D’après une enquête menée en janvier par l’Union TLF, 16% des transporteurs envisagent la possibilité de suspendre leurs activités durant les Jeux, basés sur leur compréhension actuelle des défis logistiques à venir. De plus, environ 85% des transporteurs déclarent vouloir être informés dès à présent ou considèrent qu’ils ne sont pas ou insuffisamment renseignés.
“53 % seraient dans une optique de réaménager les horaires de livraisons.”
« L’enquête a permis d’identifier trois grandes mesures envisagées par les entreprises. 54 % des répondants jugent nécessaire de travailler en amont avec les clients sur la priorisation des livraisons. Ensuite, 37 % des transporteurs envisageraient de consulter leurs clients afin de reporter les commandes et les livraisons (par exemple à une date intermédiaire entre les Jeux). Enfin, 53 % seraient dans une optique de réaménager les horaires de livraisons », explique Jérôme Douy.
Jeux Olympiques : En attente de solutions numériques
Au sein de la Métropole du Grand Paris, la préfecture de police et la Direction Générale des Infrastructures, des Transports et de la Mobilité (DGITM) se mobilisent pour offrir des ressources utiles aux acteurs du transport face aux restrictions de circulation. Ils travaillent à l’amélioration de DiaLog, la base de données nationale qui compile les régulations de circulation pour les véhicules lourds, avec l’objectif de l’intégrer dans les logiciels d’optimisation de parcours et de gestion de tournées.
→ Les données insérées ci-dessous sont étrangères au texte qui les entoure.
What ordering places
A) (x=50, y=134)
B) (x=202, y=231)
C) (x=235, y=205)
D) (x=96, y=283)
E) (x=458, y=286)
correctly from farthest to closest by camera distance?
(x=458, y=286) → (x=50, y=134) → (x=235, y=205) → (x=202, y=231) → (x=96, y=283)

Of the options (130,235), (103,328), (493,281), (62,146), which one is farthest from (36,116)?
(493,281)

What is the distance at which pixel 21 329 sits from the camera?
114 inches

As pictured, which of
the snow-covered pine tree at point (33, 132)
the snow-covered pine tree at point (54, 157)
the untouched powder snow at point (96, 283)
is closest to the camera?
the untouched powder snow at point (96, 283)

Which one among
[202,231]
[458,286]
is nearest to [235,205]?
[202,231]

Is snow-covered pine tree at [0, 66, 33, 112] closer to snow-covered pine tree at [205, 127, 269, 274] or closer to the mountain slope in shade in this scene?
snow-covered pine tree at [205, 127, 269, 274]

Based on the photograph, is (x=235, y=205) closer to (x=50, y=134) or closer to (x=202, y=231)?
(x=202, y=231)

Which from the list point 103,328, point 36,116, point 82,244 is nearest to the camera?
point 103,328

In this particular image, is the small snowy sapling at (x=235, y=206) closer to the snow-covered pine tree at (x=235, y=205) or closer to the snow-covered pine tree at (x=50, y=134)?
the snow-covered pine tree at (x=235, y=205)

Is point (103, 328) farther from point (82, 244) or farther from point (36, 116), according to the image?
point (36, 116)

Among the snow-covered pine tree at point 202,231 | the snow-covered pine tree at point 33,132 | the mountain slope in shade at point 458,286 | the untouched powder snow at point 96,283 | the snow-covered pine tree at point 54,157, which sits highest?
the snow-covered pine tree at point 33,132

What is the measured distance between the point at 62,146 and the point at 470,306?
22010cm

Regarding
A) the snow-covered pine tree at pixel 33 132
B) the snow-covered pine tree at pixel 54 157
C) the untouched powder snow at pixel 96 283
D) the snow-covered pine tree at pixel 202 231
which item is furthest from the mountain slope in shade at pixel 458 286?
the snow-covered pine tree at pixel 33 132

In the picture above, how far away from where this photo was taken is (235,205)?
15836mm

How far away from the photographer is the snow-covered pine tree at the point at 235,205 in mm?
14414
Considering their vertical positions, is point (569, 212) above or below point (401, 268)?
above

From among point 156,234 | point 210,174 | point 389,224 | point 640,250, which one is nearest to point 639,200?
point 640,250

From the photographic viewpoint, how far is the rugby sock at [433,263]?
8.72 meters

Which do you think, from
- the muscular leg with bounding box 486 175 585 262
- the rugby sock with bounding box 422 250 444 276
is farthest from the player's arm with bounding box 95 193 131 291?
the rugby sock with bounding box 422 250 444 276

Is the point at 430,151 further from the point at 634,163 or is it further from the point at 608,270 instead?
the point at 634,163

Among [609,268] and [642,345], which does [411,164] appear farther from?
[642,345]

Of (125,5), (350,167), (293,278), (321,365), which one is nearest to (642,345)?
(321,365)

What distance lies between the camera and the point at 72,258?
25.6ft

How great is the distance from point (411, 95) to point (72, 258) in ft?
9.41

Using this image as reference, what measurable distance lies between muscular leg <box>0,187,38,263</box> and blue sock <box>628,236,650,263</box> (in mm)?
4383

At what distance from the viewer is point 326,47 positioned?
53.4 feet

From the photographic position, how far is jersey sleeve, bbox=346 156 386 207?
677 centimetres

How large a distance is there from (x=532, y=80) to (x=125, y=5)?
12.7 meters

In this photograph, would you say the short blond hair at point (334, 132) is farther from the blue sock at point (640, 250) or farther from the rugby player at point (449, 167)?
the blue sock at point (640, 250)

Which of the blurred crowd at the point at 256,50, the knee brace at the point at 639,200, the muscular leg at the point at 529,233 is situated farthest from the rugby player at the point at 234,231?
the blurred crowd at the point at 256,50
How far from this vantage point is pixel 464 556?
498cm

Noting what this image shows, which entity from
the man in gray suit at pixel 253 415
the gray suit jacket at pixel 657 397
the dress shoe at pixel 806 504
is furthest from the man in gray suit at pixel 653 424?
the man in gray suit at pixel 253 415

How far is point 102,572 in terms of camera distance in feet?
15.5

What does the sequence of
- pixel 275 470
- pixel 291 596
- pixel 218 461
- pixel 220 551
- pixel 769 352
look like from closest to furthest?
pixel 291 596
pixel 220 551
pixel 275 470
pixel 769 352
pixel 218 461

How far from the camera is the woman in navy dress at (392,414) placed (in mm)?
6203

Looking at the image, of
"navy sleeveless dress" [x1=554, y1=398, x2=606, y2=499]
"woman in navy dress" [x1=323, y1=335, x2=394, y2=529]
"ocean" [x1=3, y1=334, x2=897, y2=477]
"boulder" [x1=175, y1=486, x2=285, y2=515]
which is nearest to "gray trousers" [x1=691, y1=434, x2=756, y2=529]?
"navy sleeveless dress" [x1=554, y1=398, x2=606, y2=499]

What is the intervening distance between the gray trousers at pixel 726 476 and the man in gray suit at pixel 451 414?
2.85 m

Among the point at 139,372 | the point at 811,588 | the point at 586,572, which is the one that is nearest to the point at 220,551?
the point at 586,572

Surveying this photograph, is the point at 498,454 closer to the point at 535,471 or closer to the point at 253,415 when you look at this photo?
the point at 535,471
De son côté, l’éditeur PTV Logistics a développé et publié sur son site internet une application démo spéciale Jeux Olympiques. Cet outil incorpore les dernières interdictions de circulation annoncées par le gouvernement, offrant ainsi la possibilité de mesurer leur effet sur les plans de livraison. Parallèlement, le programme InTerLUD+ (pour Innovations Territoriales et Logistique Urbaine Durable Plus) travaille à l’élaboration d’une solution permettant aux transporteurs de réserver des espaces de livraison.